Мы со Скоттом переглянулись, и я увидела в его глазах отражение своих мыслей: мы прошли первое серьезное испытание. Может, для нас еще не все потеряно?
После нескольких собеседований с нянями в агентстве, которое посоветовала Сара, мы снова наняли ту из них, что лучше всего вписывалась в представления Скотта об идеальной няне. Уладив все формальности с наймом Лиллиан, мы отправились в Йер в поисках кого-нибудь, кто поможет нам найти домик.
Лиллиан, невзрачная молодая британка, воспитанная в монастыре, тут же вступила в свои права и сполна проявила авторитарность и страсть к дисциплине, за которые мы ей и платили. Это слегка нас огорчило, но жизнь снова пришла в движение. Если я хотела, чтобы хоть что-то вышло по-моему, нужно было принимать деятельное участие в поисках дома и всевозможных приготовлениях, а с этим мне было бы не справиться, уделяй я Скотти все внимание, которого она заслуживала.
Как и четыре года назад, мы со Скоттом объехали все возможные города и осмотрели все дома, прежде чем принять решение. Мы побывали в Ницце, в Монте-Карло, в Антибе, Каннах и Сен-Рафаэле. Сен-Рафаэль показался нам «нашим» городом — по крайней мере, на время. Я больше не тешила себя иллюзиями, что мы осядем где-то насовсем. Вопрос был только в том, как долго продержимся на новом месте.

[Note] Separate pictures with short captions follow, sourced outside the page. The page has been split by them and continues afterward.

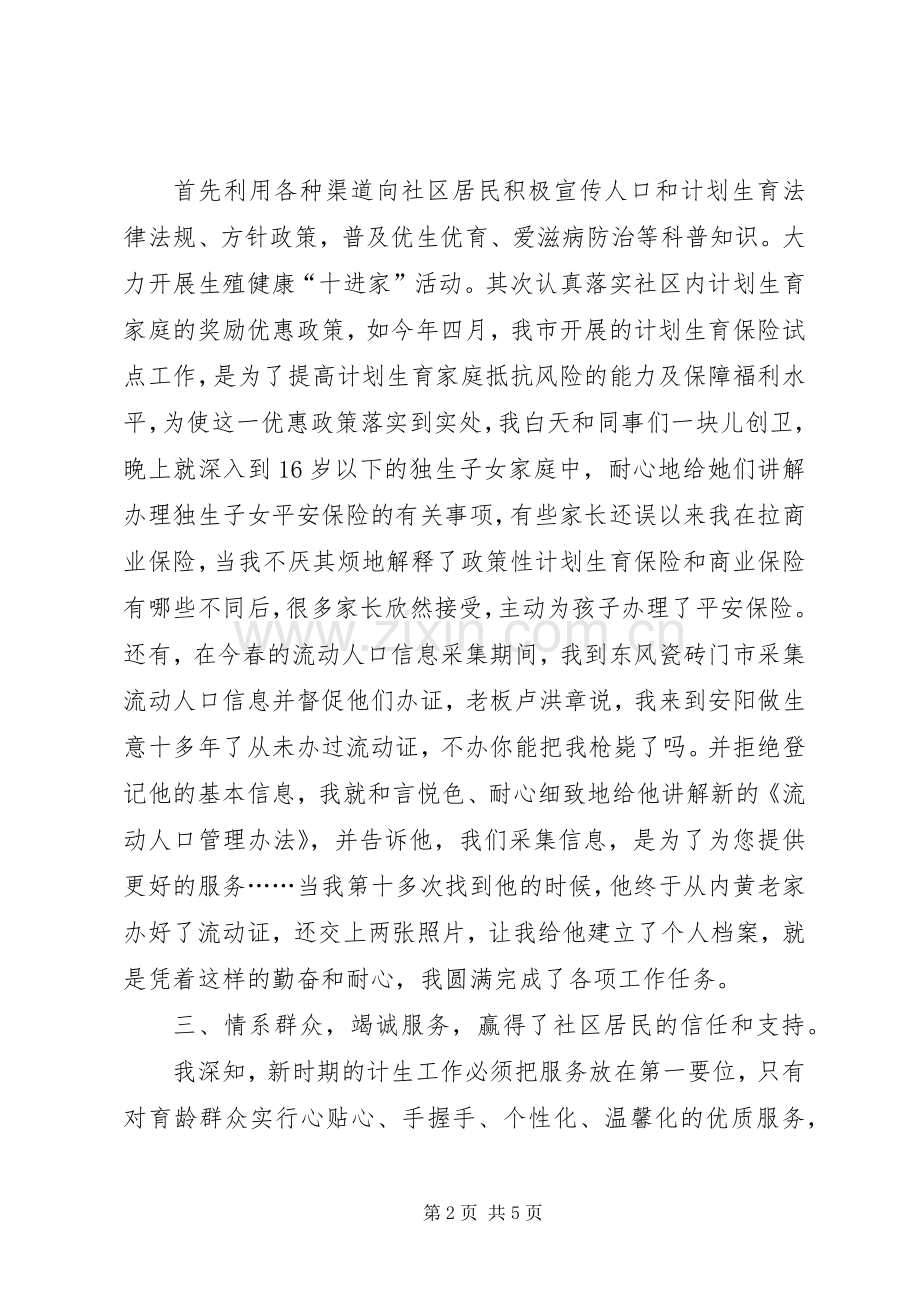 社区计生管理员年度述职报告：在平凡中奉献青春.docx_第2页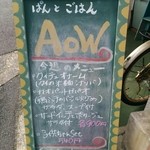 用户对于AOW的评论图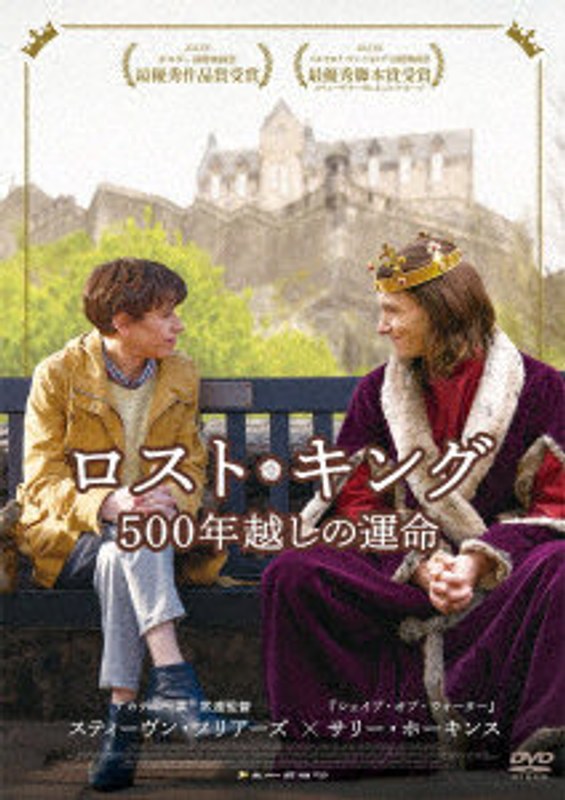 film thumbnail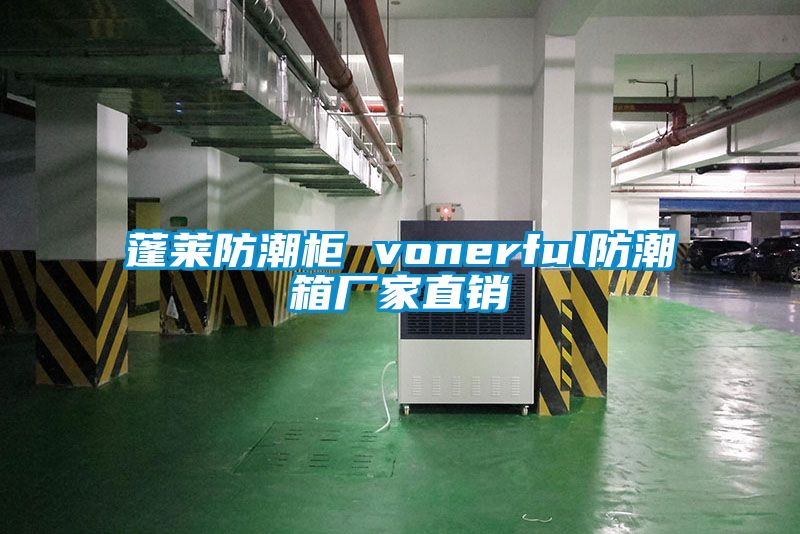 蓬萊防潮柜 vonerful防潮箱廠家直銷(xiāo)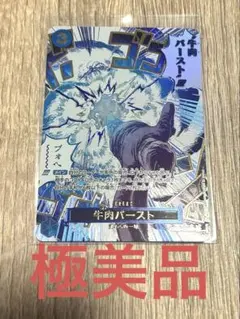 牛肉バースト プフ Rパラレル 2枚 ワンピースカード - メルカリ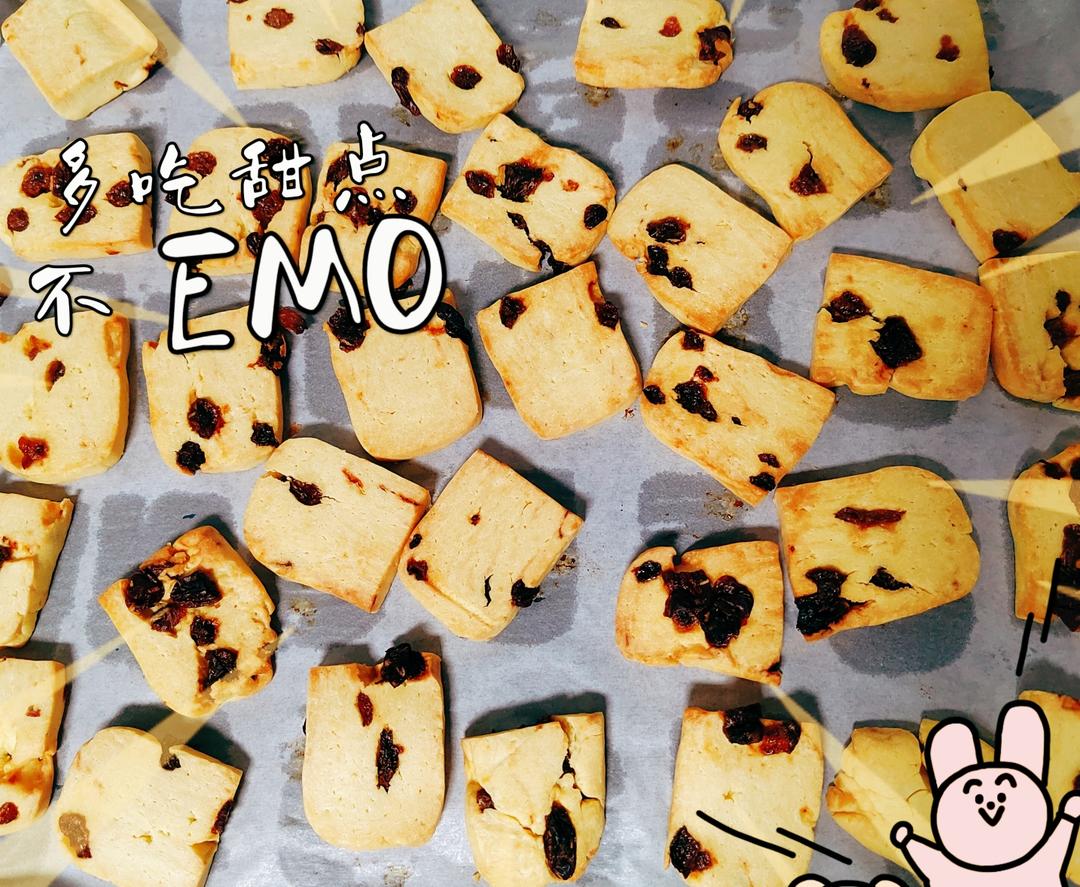 蔓越莓曲奇（低油少糖很酥）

Живописный и уютно-старомодный Сен-Рафаэль раскинулся на средиземноморском побережье Франции, недалеко от Канн. Там у нас не было знакомых. Именно поэтому мы его и выбрали, чтобы дать Скотту возможность угомониться и засесть за работу. Этот городок не считался модным местом, по крайней мере в 1924 году. Зато он был тихим, скалистым, утопающим в зелени, и его медленно разрушающаяся красота снова разбудила во мне желание взяться за кисть. После званого ужина, где я поговорила с Пабло о его творчестве (мы в шутку попросили Джеральда переводить нам) и где посмотрела на живопись самого Джеральда, я неожиданно осознала, сколько еще не знаю, и как сильно мне хочется научиться, и как здорово было бы самой попробовать и посмотреть, что получится.
Агент по недвижимости показал нам виллу «Мари» в старом, но очаровательном поселке на холме высоко над морем, и мы сняли этот большой каменный дом, окруженный садом, полным розовых цветущих бугенвиллей, всего за семьдесят девять долларов в месяц!
После того как Скотт написал для «Пост» очерк о деньгах, мне удалось выведать у него, как обстоят дела с нашим бюджетом: у нас имелось семь тысяч долларов и не было долгов. Вилла, няня, кухарка и экономка обойдутся нам в сто пятьдесят долларов в месяц. Мы купим машину. Скотт не будет пить, и немало денег мы сэкономим на алкоголе. На семь тысяч без проблем протянем до того дня, как роман Скотта превратится из подробного плана в готовую, напечатанную и переплетенную книгу. Таков был наш план.
Мы наняли прислугу, и я создала на вилле подобие домашнего уюта. Первым в списке дел у нас значилось исследовать социальную жизнь в городке, разузнать про кафе и рестораны. Как всегда, Скотт расспрашивал об этом каждого встречного, делал множество заметок, пробовал все блюда и коктейли и делился мнением со всеми барменами. Мы облюбовали небольшое казино на пляже, где в радостной толпе посетителей можно было встретить нескольких французских авиаторов, которые служили на авиабазе в близлежащем Фрежюсе. Тогда мои познания во французском ограничивались пониманием фразы «Je souhaite à danser avec vous, si votre man ne sera pas l’esprit» («Я хотел бы потанцевать с вами, если ваш муж не против») и ответом «Mais oui, dansons!»
Скотт отрастил усы и читал Байрона, Шелли, Китса, утверждая, что так он готовится к предстоящей работе. Я понятия не имела, чем могут помочь усы, и подозреваю, Скотт и сам не знал. И хотя стремительного старта не получилось — было уже начало июня, а он еще не начал писать и не закончил пить, возможно, так и было нужно. Нам надо было приспособиться к новому месту.